As always seems to be the case when it’s my own prompt, I found it really hard to write a story this week! Luckily, I did manage to come up with something in the end. This was inspired by a programme about Pompeii I was watching.

I hope you like it.

23 Comments on “FFfAW: Time to Leave

  1. A wonderful heart breaking tale, Louise. There is such a feeling of “doom” that makes my heart ache. I can only imagine how the characters must feel. Louise, I asked your mother how her sister was doing and She didn’t comment back. I hope I haven’t stuck my foot in my mouth. Your mother has been on my mind lately.

    Liked by 1 person

    • Thanks, PJ. Being forced to leave your home must be a dreadful experience.
      You haven’t stuck your foot in your mouth at all. My aunt is on the mend, thanks, though things were bad for a while. My mum is trying not to spend too much time on the blog, at the moment, as she’s working on book three of her series. I think she planned to respond to comments later this evening.

      Liked by 1 person

      • I’m so happy to hear that your Aunt is on the mend! And I am very glad I didn’t stick my foot in my mouth. LOL!


  2. A sorrowful tale…being on the last boat could be trouble…I would guess better to be on the first boat or one in the middle for any pending doom…the last one…no…but better than not getting on at all.

    Liked by 1 person

    • I was very tempted to end this with the boat sinking – it just would have taken more words than I had available! I thought I’d leave it with the possibility of escape, instead. Thanks for visiting, Jeanne. 🙂

      Liked by 1 person

  3. Beautiful and sorrowful. I loved the build up of quiet desperation. You almost feel helpless reading it. You achieved a lot in very few words. Great stuff!

    Liked by 1 person

    • Very true. And at least she’s been given a chance to escape, as well. She could easily die there. Thanks for reading, Jessie. 🙂

      Liked by 1 person

  4. I liked your take a lot Louise. The ash cloud is every one’s nightmare I think. Well told I have to say..

    Liked by 1 person

    • Thank you, Michael. 🙂 I’m glad you liked it. I remember first hearing a out Pompeii when I was at school – it’s a terrifying thought, that your home could be consumed by something so deadly, so quickly. At least in my story they have plenty of warning!

      Liked by 1 person

  5. Really well written out Louise and the thought of leaving such a beautiful place full of memories is heart wrenching. Life is stranger than fiction I have read and who knows one day we may have to experience something like this. On the east coast of Malaysia from a few weeks ago til now we have been evacuating people from their homes just like this. But not due to falling ash rather heavy torrential rains that have flooded out whole villages. Love your photo prompts, you capture the uniqueness of everyday life.

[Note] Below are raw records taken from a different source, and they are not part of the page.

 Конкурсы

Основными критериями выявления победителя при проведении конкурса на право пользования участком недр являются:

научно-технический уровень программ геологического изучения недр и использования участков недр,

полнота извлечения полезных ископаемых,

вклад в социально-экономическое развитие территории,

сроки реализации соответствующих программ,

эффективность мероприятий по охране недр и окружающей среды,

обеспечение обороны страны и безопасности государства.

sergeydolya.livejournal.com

  6. This story really gripped me! What a creative mind you have, Fairy Mind! I must confess, for some reason I thought immediately of Amsterdam right before the Holocaust. (An Anne Frank who managed to escape by boat.) Pompeii would never have occurred to me! That is the beauty of writing, so many interpretations. 🙂


  7. Sounds like something truely horrible is coming. I think a volcano erruption? If she ran off and ended up staying, and he went after her, it could be an action adventure volcano movie, surviving despite. Lol. Great take!


  8. Thanks for the photo and for the description of it here. The story is quite good, you catch the sentiments of the moment so well.

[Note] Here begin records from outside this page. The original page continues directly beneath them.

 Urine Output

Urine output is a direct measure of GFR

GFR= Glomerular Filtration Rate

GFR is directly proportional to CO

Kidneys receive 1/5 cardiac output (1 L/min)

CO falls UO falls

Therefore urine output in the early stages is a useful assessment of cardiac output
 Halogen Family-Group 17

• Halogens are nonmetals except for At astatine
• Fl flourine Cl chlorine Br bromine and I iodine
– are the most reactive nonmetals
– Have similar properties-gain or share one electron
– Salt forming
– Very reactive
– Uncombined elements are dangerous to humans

  9. Great story, lots of emotion in there. Maybe once the cloud has cleared they can go back and start cleanup.


  10. Ah, my favourite town! Love it so much I’m writing a novel mainly based there at the moment 🙂 Such a feeling of sadness in this, Louise – longing to god on to better times while having your past ripped from under you. Well encapsulated – but what is about to engulf the town? Nicely written


  11. Such a sad tale, and so full of emotion. Great job Louise! I really enjoyed your mother’s story as well!